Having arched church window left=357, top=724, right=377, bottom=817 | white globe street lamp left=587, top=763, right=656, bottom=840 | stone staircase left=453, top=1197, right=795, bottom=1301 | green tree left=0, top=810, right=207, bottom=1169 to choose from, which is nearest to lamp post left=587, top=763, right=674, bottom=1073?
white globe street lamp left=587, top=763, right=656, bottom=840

- - - -

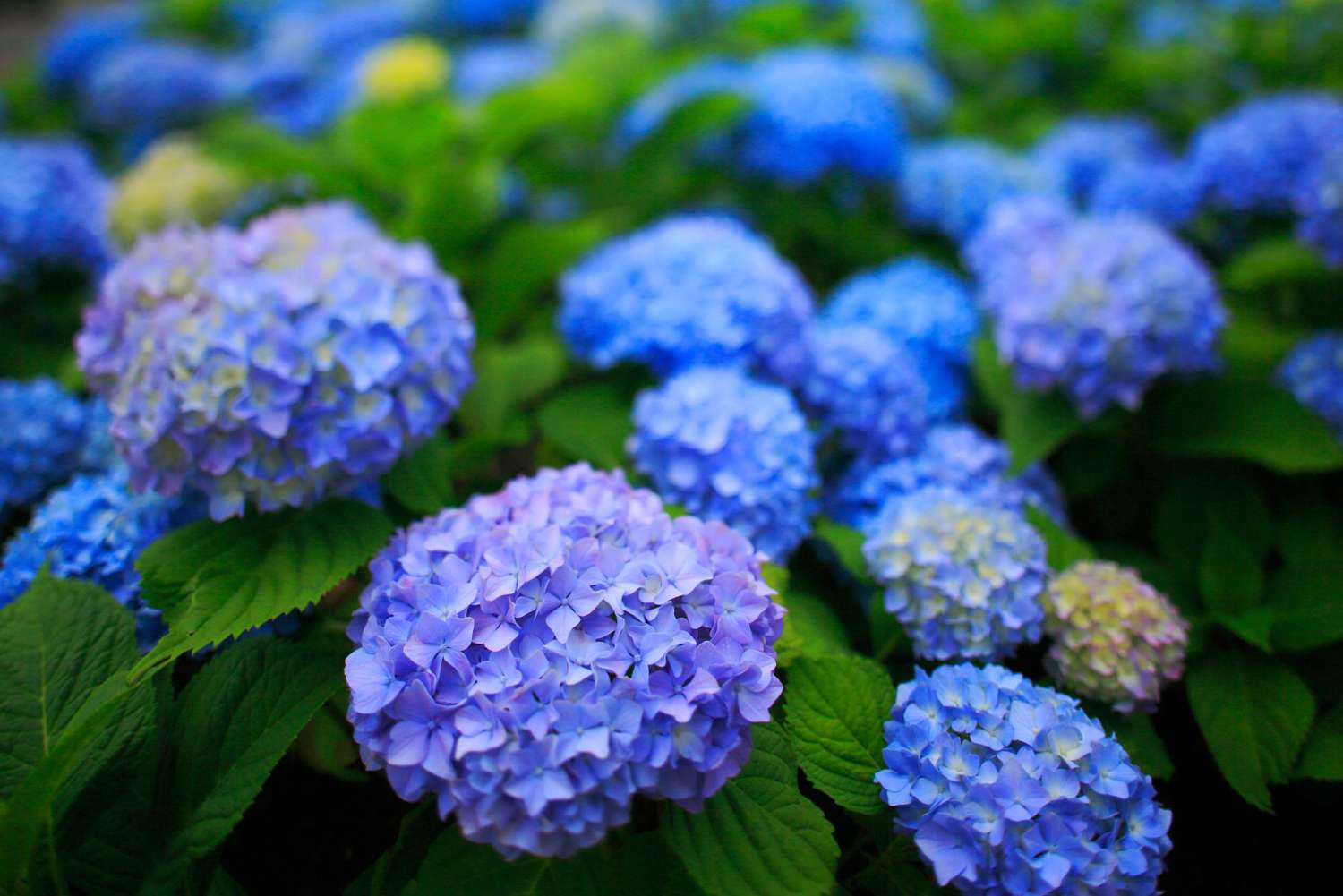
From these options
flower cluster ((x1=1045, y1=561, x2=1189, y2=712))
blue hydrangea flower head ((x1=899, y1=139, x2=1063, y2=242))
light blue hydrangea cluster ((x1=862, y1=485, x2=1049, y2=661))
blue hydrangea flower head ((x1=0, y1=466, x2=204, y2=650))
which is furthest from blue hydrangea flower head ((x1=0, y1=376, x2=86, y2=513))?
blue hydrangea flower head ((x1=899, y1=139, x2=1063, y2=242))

- - - -

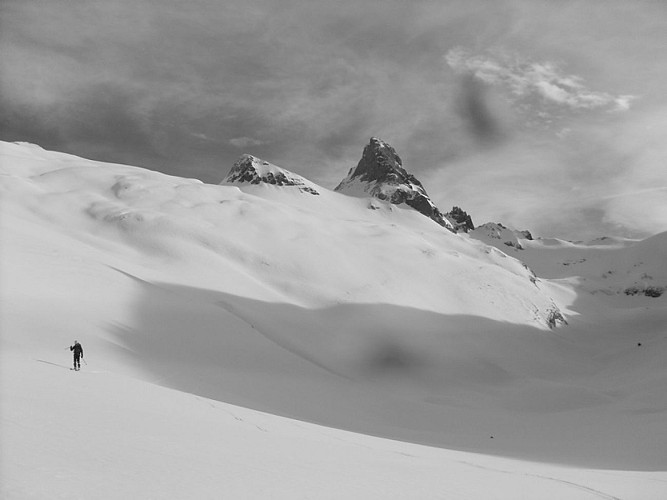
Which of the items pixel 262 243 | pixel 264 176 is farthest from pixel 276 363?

- - - -

## [Work instructions]
Count the lines in the items above that contain the word "flower". Give only the number.

## [Response below]
5